_Text provided_:
In a controversial conversation platformed by the New York Times and recently discussed in The Atlantic, streamer Hasan Piker implied that he might steal a car if it carried no consequences. In the interview, author Jia Tolentino also casually admits to shoplifting lemons from Whole Foods. Although petty theft is common, the interview clip spread quickly because the justification for looting felt oddly assertive.
Piker referred to the iconic anti-piracy campaign that sought to use moral vibes (rather than rational arguments) against taking physical property to convince people to further control their impulses and not copy music without paying. The anti-piracy clip “You Wouldn’t Steal a Car” indicates an implicit assumption from 2004 that American society was broadly agreed on the stability of physical property. In other words, most Americans do not think “property is theft.”
In The Property Species, Professor Bart Wilson argues that property is not merely a legal construct but a deeply embedded social practice. Humans develop shared understandings of “mine” and “yours,” and these norms allow cooperation to scale beyond small groups. Property is not just about ownership. It is also about coordination.
From that perspective, the casual dismissal of theft as “not a big deal” is not morally or economically neutral. It chips away at the shared expectations that make exchange possible.
Markets rely on more than prices; they rely on trust that boundaries will be respected. This insight echoes a long tradition. Adam Smith, often invoked for his theory of the invisible hand of markets, also emphasized the importance of justice. Before markets can allocate resources efficiently, people must refrain from taking what is not theirs.
In my recent paper with Bart Wilson, “You Wouldn’t Steal a Car: Moral Intuition for Intellectual Property,” we test how people think about taking different types of goods. As I discussed in “Everyone Take Copies,” laboratory human subjects were quick to label the taking of physical property as “stealing.” The players all considered it unacceptable within their small group. No one wants their stuff taken, and every human has a concept of “mine.”

_Information given_:
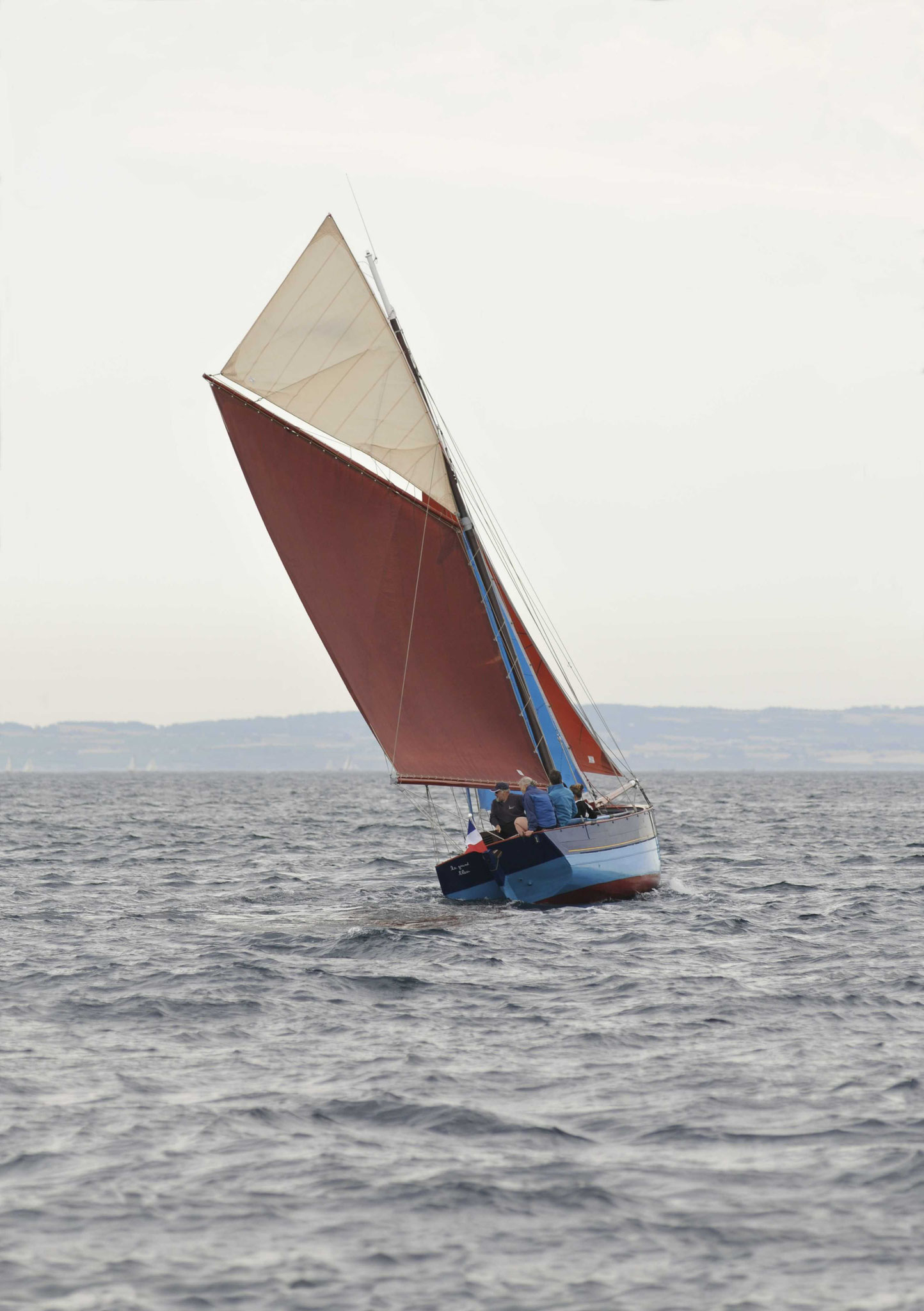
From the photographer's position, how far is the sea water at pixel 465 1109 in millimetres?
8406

---

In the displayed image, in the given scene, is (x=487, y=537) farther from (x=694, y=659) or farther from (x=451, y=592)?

_Problem to work on_: Write the next part of the essay on theft and property, beginning where it stops. The entries are not needed for what comes next.

_Written reply_:
Much rule-following is done out of a sense of obligation, which might prove hard to recover if lost. Russ Roberts made a similar point years ago in his EconLog column on Napster-aided downloading as theft. He wrote:
“We know that the threat of being caught and punished isn’t the only reason that people pay legally for something rather than stealing it. There are costs of theft other than monetary costs. Some people feel guilty taking something for nothing. Culture and norms can be used to encourage socially beneficial behavior. After all, people leave tips even in restaurants and in taxis where repeat visits cannot explain such generosity. People choose not to litter even on a deserted mountain trail.”
Much of rule-following is voluntary. It is sustained by internalized norms, not external enforcement. That is why casual erosion of those norms should concern us.
What would Piker think of a world where the “microlooting” he claims to approve happens at scale? Ambiguity over property rights has real implications, such as stores raising prices to cover shrinkage or closing in high-crime neighborhoods. These costs are often borne disproportionately by already disadvantaged populations.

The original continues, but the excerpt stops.